November 8, 2024

Gooch & Housego Lowers Profit Views on Ramp-Up Delay, CEO to Retire; Shares Fall

Gooch #Gooch

By Michael Susin

Gooch & Housego PLC shares fell on Wednesday after the company downgraded its profit views for fiscal 2023 as its capacity to ramp up production to meet a robust order book is taking longer than expected, and said that its chief executive officer will step down.

Shares at 0806 GMT were down 168.0 pence, or 20%, at 660.0 pence.

The U.K. manufacturer of optical products said it currently forecasts adjusted pretax profit–which strips out exceptional and other one-off items–to be around 3.5 million pounds ($4.2 million) below the board’s expectations for the year ended September 2023 due delays on its capacity to ramp up production. The company hasn’t provided any expectations for fiscal 2023. Fiscal 2022 earnings are due to be reported in November.

The company said it also expects to deliver double-digit volume growth, driven by a robust order book.

Gooch & Housego added that the growth in revenue is expected to boost earnings before interest and taxes margin in fiscal 2023, and that the pricing adjustment to curb inflationary pressures is expected to continue.

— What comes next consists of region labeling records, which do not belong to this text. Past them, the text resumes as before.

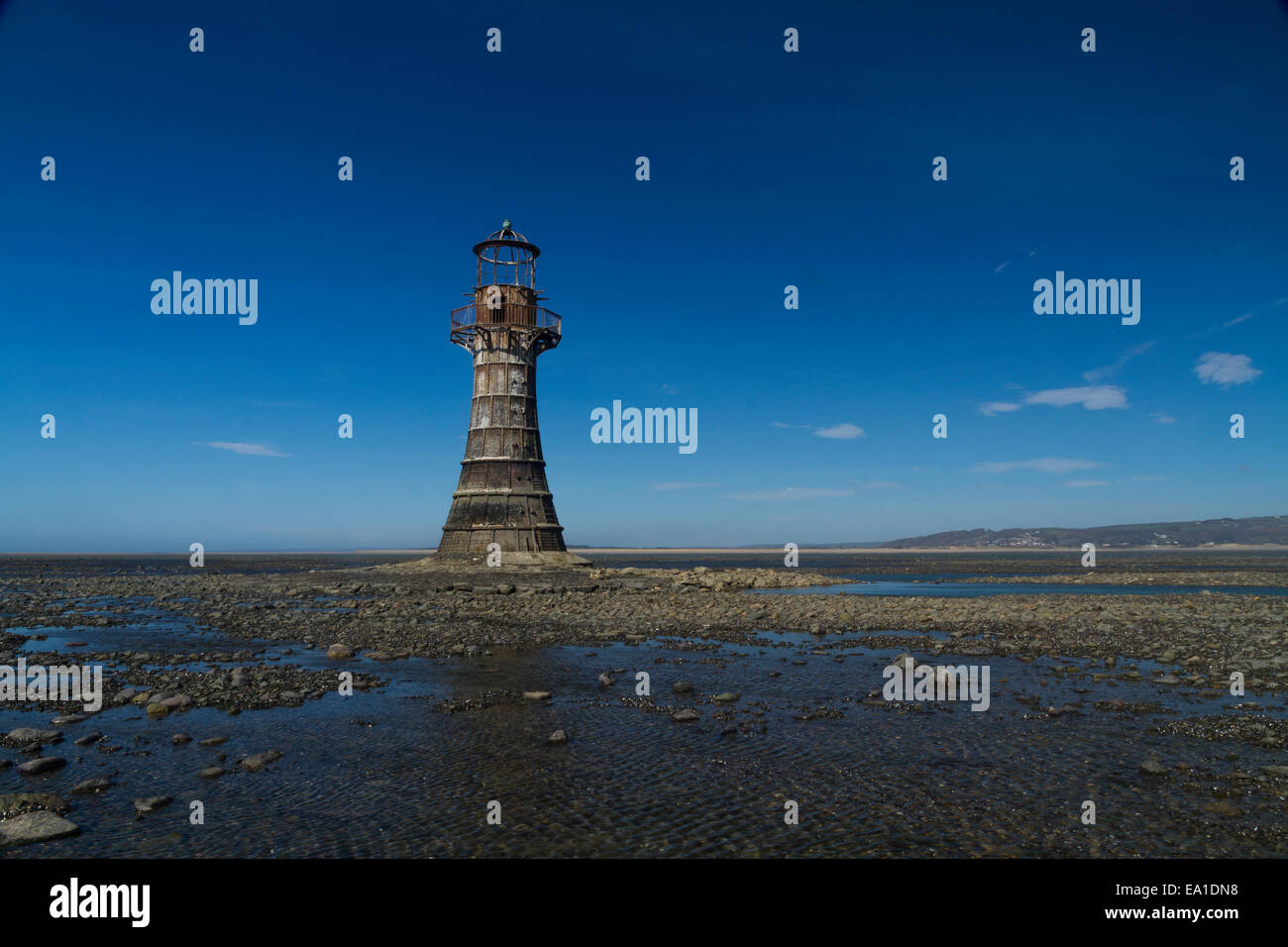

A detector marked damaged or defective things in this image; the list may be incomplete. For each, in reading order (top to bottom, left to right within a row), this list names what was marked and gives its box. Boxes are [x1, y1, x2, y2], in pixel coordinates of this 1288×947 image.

rusty cast iron lighthouse [437, 221, 590, 562]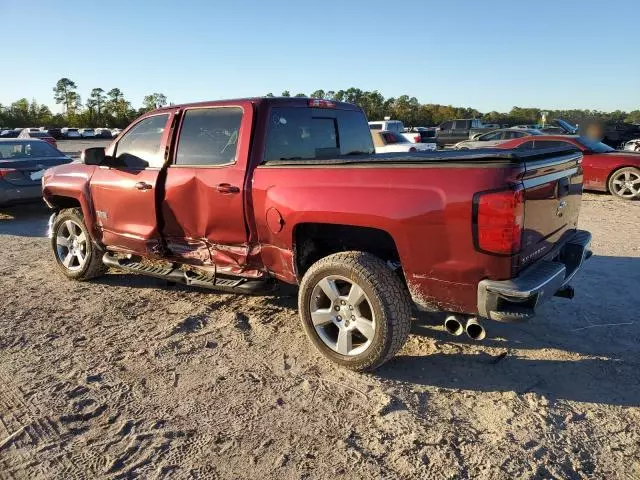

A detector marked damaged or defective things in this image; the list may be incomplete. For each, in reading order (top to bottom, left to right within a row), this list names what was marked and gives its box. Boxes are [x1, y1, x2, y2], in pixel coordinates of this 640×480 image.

damaged front door [161, 107, 251, 276]
dented rear door [161, 103, 254, 272]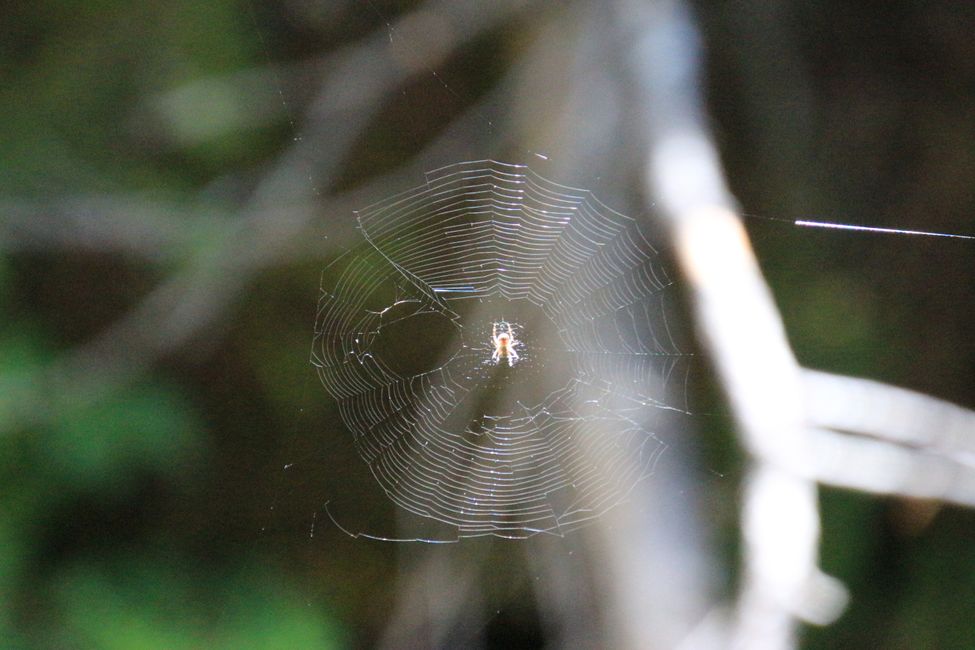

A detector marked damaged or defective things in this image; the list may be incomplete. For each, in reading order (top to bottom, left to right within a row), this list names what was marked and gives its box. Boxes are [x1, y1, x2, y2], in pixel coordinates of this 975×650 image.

broken web section [312, 159, 692, 540]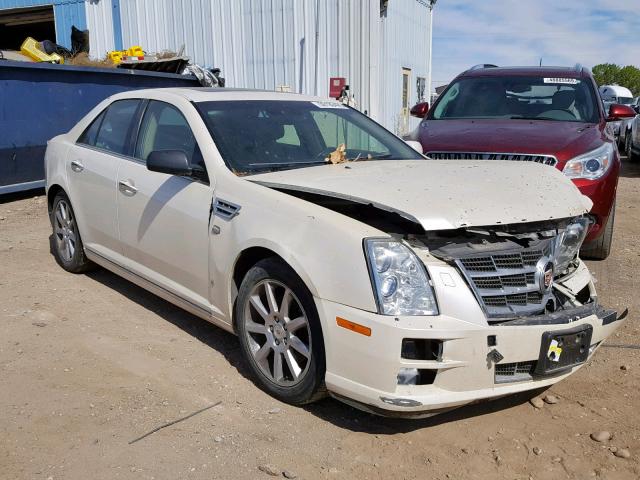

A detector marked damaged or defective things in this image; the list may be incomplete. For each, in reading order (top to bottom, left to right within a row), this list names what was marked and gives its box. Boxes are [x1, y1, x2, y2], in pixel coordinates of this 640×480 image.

crumpled hood [248, 159, 592, 231]
broken headlight housing [564, 143, 616, 181]
broken headlight housing [364, 239, 440, 316]
broken headlight housing [556, 218, 592, 274]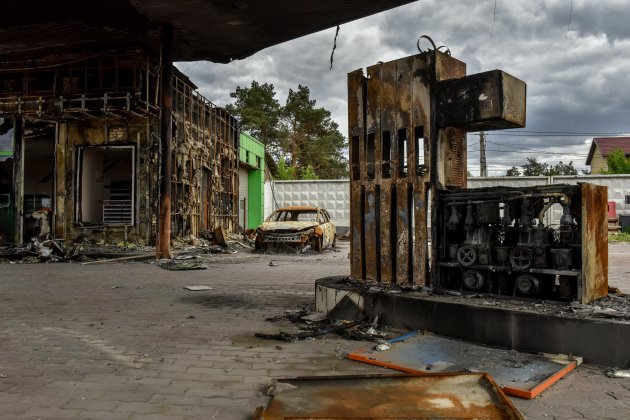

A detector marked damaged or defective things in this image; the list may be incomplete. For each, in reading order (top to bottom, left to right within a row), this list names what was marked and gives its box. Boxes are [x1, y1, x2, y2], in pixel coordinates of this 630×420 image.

burned ceiling [0, 0, 414, 62]
damaged building [0, 48, 239, 246]
rusty metal structure [0, 48, 239, 246]
charred car [256, 205, 338, 251]
rusty metal structure [348, 41, 608, 302]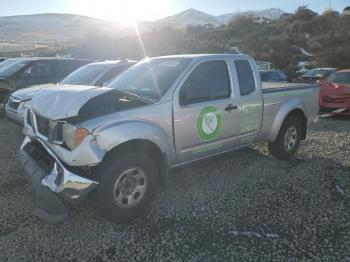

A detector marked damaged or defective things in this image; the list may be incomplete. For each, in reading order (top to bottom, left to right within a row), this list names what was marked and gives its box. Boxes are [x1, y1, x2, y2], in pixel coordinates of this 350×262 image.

crumpled front bumper [18, 136, 98, 224]
crushed bumper cover [18, 136, 98, 224]
exposed headlight housing [63, 124, 90, 150]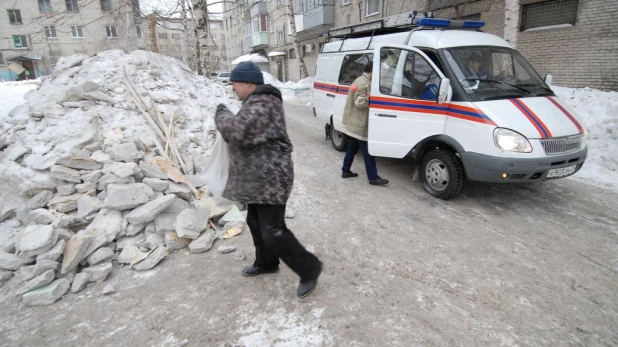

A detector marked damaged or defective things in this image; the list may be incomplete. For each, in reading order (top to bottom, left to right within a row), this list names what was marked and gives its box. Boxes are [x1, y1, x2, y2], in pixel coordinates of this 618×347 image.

broken concrete slab [107, 142, 144, 162]
broken concrete slab [49, 166, 82, 185]
broken concrete slab [138, 162, 167, 179]
broken concrete slab [26, 190, 54, 209]
broken concrete slab [26, 209, 56, 226]
broken concrete slab [76, 196, 101, 218]
broken concrete slab [103, 184, 152, 211]
broken concrete slab [123, 194, 176, 224]
broken concrete slab [153, 213, 176, 235]
broken concrete slab [165, 182, 191, 201]
broken concrete slab [173, 208, 209, 241]
broken concrete slab [19, 226, 58, 258]
broken concrete slab [36, 241, 65, 262]
broken concrete slab [60, 234, 92, 274]
broken concrete slab [86, 247, 113, 266]
broken concrete slab [132, 246, 166, 274]
broken concrete slab [162, 232, 186, 251]
broken concrete slab [188, 230, 217, 254]
broken concrete slab [17, 270, 55, 294]
broken concrete slab [22, 280, 70, 308]
broken concrete slab [70, 274, 89, 294]
broken concrete slab [82, 262, 112, 284]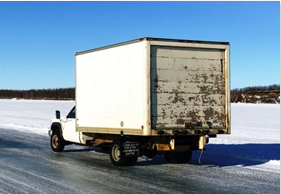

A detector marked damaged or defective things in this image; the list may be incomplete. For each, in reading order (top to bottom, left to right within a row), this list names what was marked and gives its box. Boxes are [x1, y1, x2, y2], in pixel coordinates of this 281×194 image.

rusty rear door [150, 45, 229, 134]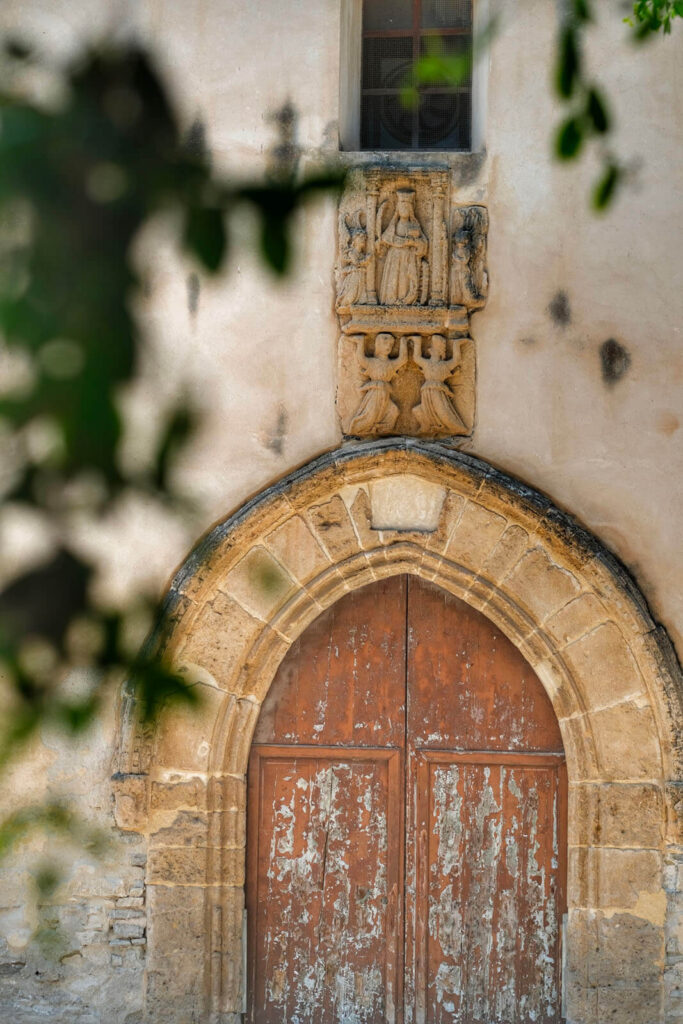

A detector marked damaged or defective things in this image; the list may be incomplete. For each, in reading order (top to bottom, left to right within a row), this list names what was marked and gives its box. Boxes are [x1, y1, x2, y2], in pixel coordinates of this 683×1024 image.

rusty brown door surface [248, 577, 569, 1024]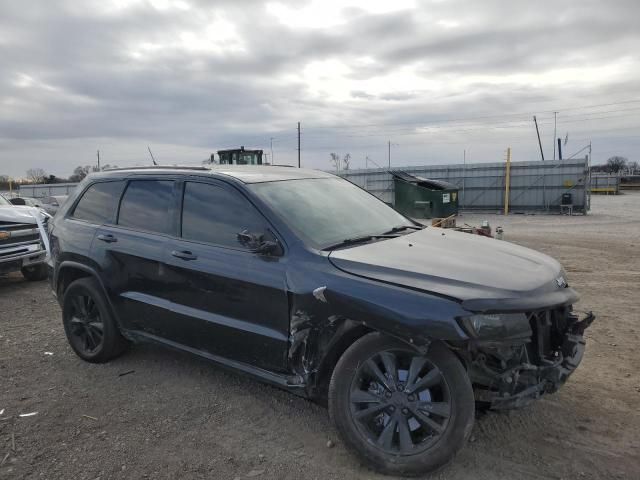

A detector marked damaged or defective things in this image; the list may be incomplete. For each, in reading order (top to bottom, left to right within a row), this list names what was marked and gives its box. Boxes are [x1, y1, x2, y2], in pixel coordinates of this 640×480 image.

damaged black jeep [50, 166, 596, 476]
exposed headlight assembly [458, 314, 532, 340]
front bumper damage [464, 312, 596, 408]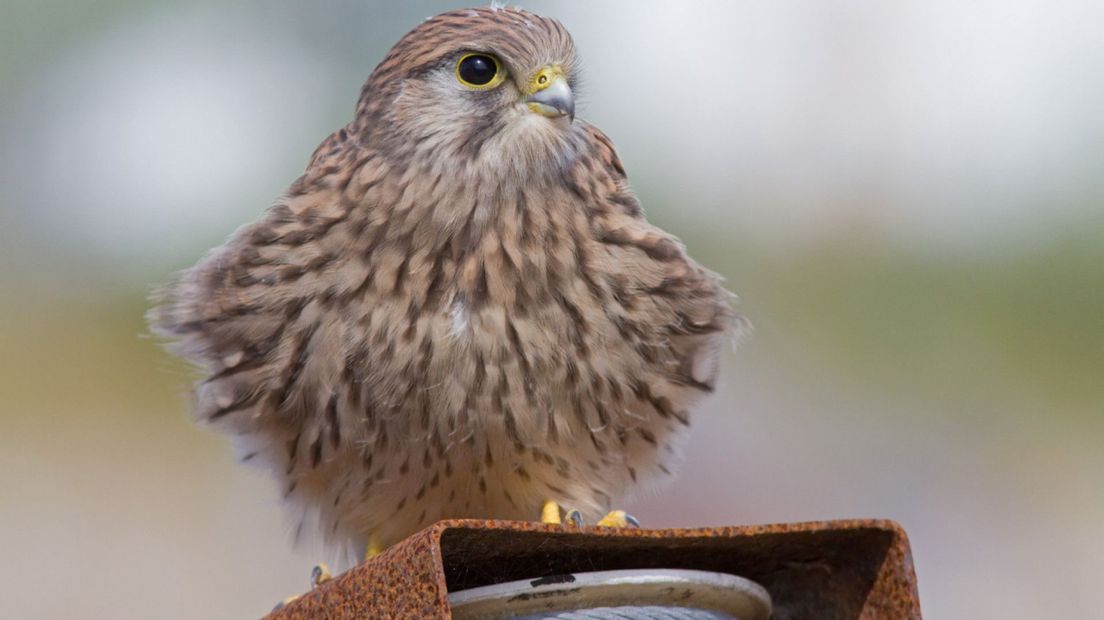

The company said its order book as at July 31 stood at a record of 140.6 million pounds ($170.1 million) compared with GBP97.7 million a year ago. It said it continued to benefit from continued high demand for industrial lasers and medical diagnostics products.

Gooch & Housego also said that current CEO Mark Webster will retire, being replaced by Charlie Peppiatt with effect from Sept. 14.